Thursday, November 2, 2017

Last Call For The Rivers Of Brazile

Rivers of tears, it seems.  Former interim DNC head Donna Brazile's new tell-all book is previewed in Politico Magazine this week, and the accusations against former DNC head Debbie Wasserman Schultz and former Clinton campaign strategist Robby Mook are extremely ugly.

Before I called Bernie Sanders, I lit a candle in my living room and put on some gospel music. I wanted to center myself for what I knew would be an emotional phone call. 
I had promised Bernie when I took the helm of the Democratic National Committee after the convention that I would get to the bottom of whether Hillary Clinton’s team had rigged the nomination process, as a cache of emails stolen by Russian hackers and posted online had suggested. I’d had my suspicions from the moment I walked in the door of the DNC a month or so earlier, based on the leaked emails. But who knew if some of them might have been forged? I needed to have solid proof, and so did Bernie.

So I followed the money. My predecessor, Florida Rep. Debbie Wasserman Schultz, had not been the most active chair in fundraising at a time when President Barack Obama’s neglect had left the party in significant debt. As Hillary’s campaign gained momentum, she resolved the party’s debt and put it on a starvation diet. It had become dependent on her campaign for survival, for which she expected to wield control of its operations. 
Debbie was not a good manager. She hadn’t been very interested in controlling the party—she let Clinton’s headquarters in Brooklyn do as it desired so she didn’t have to inform the party officers how bad the situation was. How much control Brooklyn had and for how long was still something I had been trying to uncover for the last few weeks.
By September 7, the day I called Bernie, I had found my proof and it broke my heart.

The Saturday morning after the convention in July, I called Gary Gensler, the chief financial officer of Hillary’s campaign. He wasted no words. He told me the Democratic Party was broke and $2 million in debt. 
“What?” I screamed. “I am an officer of the party and they’ve been telling us everything is fine and they were raising money with no problems.” 
That wasn’t true, he said. Officials from Hillary’s campaign had taken a look at the DNC’s books. Obama left the party $24 million in debt—$15 million in bank debt and more than $8 million owed to vendors after the 2012 campaign and had been paying that off very slowly. Obama’s campaign was not scheduled to pay it off until 2016. Hillary for America (the campaign) and the Hillary Victory Fund (its joint fundraising vehicle with the DNC) had taken care of 80 percent of the remaining debt in 2016, about $10 million, and had placed the party on an allowance.

**List of tasks:**
• A. In the post on Donna Brazile's book, how much debt did Gary Gensler say the Democratic Party was in?
• B. Carry the post on Donna Brazile's book forward from its final sentence.

**Given data:**
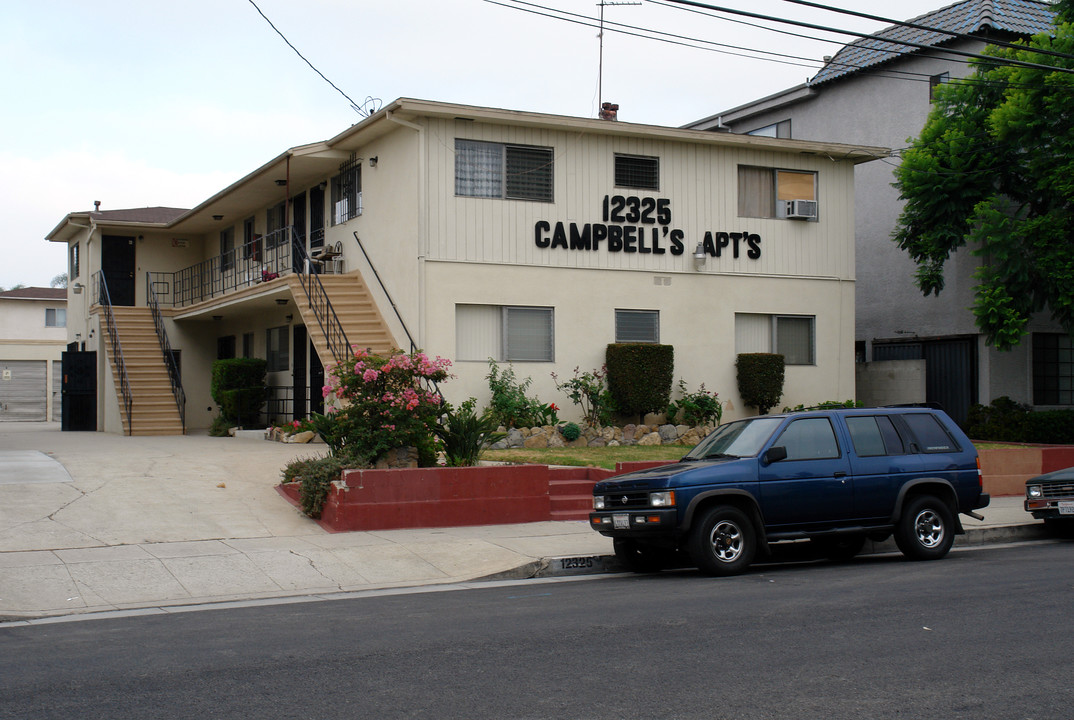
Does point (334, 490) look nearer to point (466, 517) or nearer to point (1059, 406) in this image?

**Solved tasks:**
• A. He said the party was broke and $2 million in debt.

• B.
If I didn’t know about this, I assumed that none of the other officers knew about it, either. That was just Debbie’s way. In my experience she didn’t come to the officers of the DNC for advice and counsel. She seemed to make decisions on her own and let us know at the last minute what she had decided, as she had done when she told us about the hacking only minutes before the Washington Post broke the news.

Brazile goes on to say that not only did Clinton campaign assume the DNC's debt and pay it off, but that Clinton strategist Robby Mook had reached an agreement with Debbie Wasserman Schultz that Clinton would be calling the shots in the party from then on.

“Wait,” I said. “That victory fund was supposed to be for whoever was the nominee, and the state party races. You’re telling me that Hillary has been controlling it since before she got the nomination?” 
Gary said the campaign had to do it or the party would collapse. 
That was the deal that Robby struck with Debbie,” he explained, referring to campaign manager Robby Mook. “It was to sustain the DNC. We sent the party nearly $20 million from September until the convention, and more to prepare for the election.”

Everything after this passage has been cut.